Martin: Oscar and I are pretty savage perfectionists. I tend to write my verses 4 or 5 times before I’m happy with them. I know Oscar has about 5 or 6 entirely different arrangemants of the one song he is working on at the moment. So I guess the track is finished when you can’t bare to work on it anymore, or when when you run out of time to keep picking at one line or other.

Oscar: For sure. And it’s sort of when you can bear to listen to the song with out criticizing it, just being able to enjoy it.


Oscar + Martin- All I Think About

When and where did you guys write For You?

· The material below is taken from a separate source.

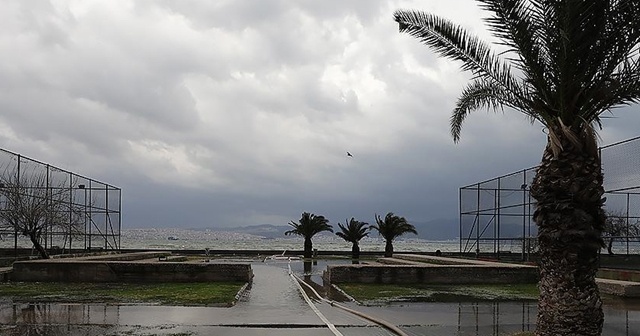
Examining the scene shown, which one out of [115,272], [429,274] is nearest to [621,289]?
[429,274]

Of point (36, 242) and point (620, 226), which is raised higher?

Martin: Most of For You was written as catharsis when Oscar’s girl dropped him…. But the chorus hook in “What I Know” was written when I was traveling with my girl in europe a couple years ago. I had just a mini tape player and one or two loops I was working on. I just ended up singing this line again and again. The rest of the song wasn’t written until I brought it to Oscar. In my verse, I’m trying to sympathise with the way Oscar was feeling at the time and reflecting on my own breakup experiences.

What’s in the future for O+M?

We are in the middle of a tour at the moment, playing Meretdith this weekend and we’ll finish up at Falls. We’re also laying with Matronomy in January. I think after all that we might take a little break to work on some new stuff… Oscar is working on a couple of projects at the moment: an album with Brothers Hand Mirror and some solo stuff. I’m working on an album with my other project the Harpoons. So we keep pretty busy.


Oscar + Martin – “Recognise” (Dir: Josh Aylett and Mahmood Faza - Live For The Funk


Discography

Recognise - EP
For You - LP

Photos

Bio

Oscar Vicente Slorach-Thorne and Martin John King are from Melbourne. They met when they were in high school. They’ve been dancing around making beats, loops and melodies in Melbourne since 2006. Born of a generation with the history of music making at their fingertips, they possess an explosive creativity that is instantly infectious creating dance floors wherever they go. They are not afraid of exploratory composition yet make music that has pop, hip-hop and future RnB as the outline.

Oscar and Martin produce their forward thinking pop music using real instruments and kids toys, drum machines, synthesizers, tape-loops and voice.
The songs are stories that are straight up and pictures that are beautiful because they’re brave. They’re about falling hard for someone and making a fool of yourself. They are made of Oscar and Martin’s own days and nights but also those found in Gabriel Garcia Marquez books, surprise friendships made on public transport and the lies kids tell. They are gestures of devotion, declarations of the heart, confessions of awkwardness and pleas for pardon that are for real without being soppy.

Since the release of their debut album For You the band has attracted critical acclaim from all over the real world and the interwebs. In the last year band have played alongside names like Four Tet, Caribou, Coco Rosie, Architecture in Helsinki, Gotye, Metronomy, St Vincent, Mt Kimbie, How To Dress Well and Knxwledge.

Oscar and Martin's live show is full of grit and joy and swagger (if you believe Australians can have swagger) and after playing a full summer of Australian festivals including Meredith Music Festival and Falls Festival.